# 2002 Red Nissan Spec-V Photos



## sdavis02 (Aug 16, 2002)

Hey everyone, check out my photos, finally got them online!

either at http://www.fifthgearracing.com/cars/

or at http://www.cardomain.com/id/sdavis02


----------



## andre (Apr 30, 2002)

Hellooooo Scott. Whats next?


----------



## sdavis02 (Aug 16, 2002)

*Stillen Body Kit*

Looks like the next thing wil be the body kit. I have neons at home but still contiplating if i want to put them on or not, i probably will, but thats not a big thing. I am also looking to get a graphic done for the side of the side and 18's!

What would you suggust doin next?


----------



## RaSER X (May 1, 2002)

Isn't "fifth gear racing" on a Spec V an oxymoron??


----------



## sdavis02 (Aug 16, 2002)

--- Data entries ---
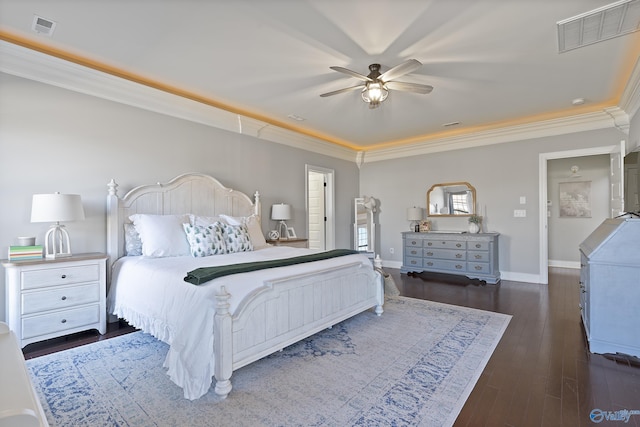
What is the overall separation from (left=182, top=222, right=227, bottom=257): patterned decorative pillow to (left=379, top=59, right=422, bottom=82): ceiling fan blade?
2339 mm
* * *
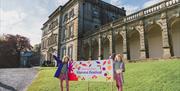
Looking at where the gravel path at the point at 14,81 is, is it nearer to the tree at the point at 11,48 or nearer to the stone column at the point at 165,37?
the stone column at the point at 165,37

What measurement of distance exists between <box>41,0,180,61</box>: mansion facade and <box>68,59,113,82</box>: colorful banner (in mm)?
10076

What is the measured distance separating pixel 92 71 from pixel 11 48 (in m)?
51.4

--- Task list ---
(A) Retype the portion of the Spec-V forum thread that begins at the words "Looks like the" and stops after the words "suggust doin next?".
(B) State whether each statement agrees with the Spec-V forum thread, answering yes or no and quoting the deciding words. (i) One of the links for the photos points to cardomain.com. (ii) sdavis02 has already installed neons on the car. (iii) sdavis02 expects the body kit to be the next addition.
(C) Translate this sentence from the Spec-V forum thread into Spanish: "Hey everyone, check out my photos, finally got them online!"
The rows have no connection to the Spec-V forum thread.

--- Solutions to the exercise ---
(A)
Looks like the next thing wil be the body kit. I have neons at home but still contiplating if i want to put them on or not, i probably will, but thats not a big thing. I am also looking to get a graphic done for the side of the side and 18's!

What would you suggust doin next?

(B)
(i) Yes: "or at http://www.cardomain.com/id/sdavis02"
(ii) No: "I have neons at home but still contiplating if i want to put them on or not"
(iii) Yes: "Looks like the next thing wil be the body kit."

(C) ¡Hola a todos, miren mis fotos, por fin las subí a internet!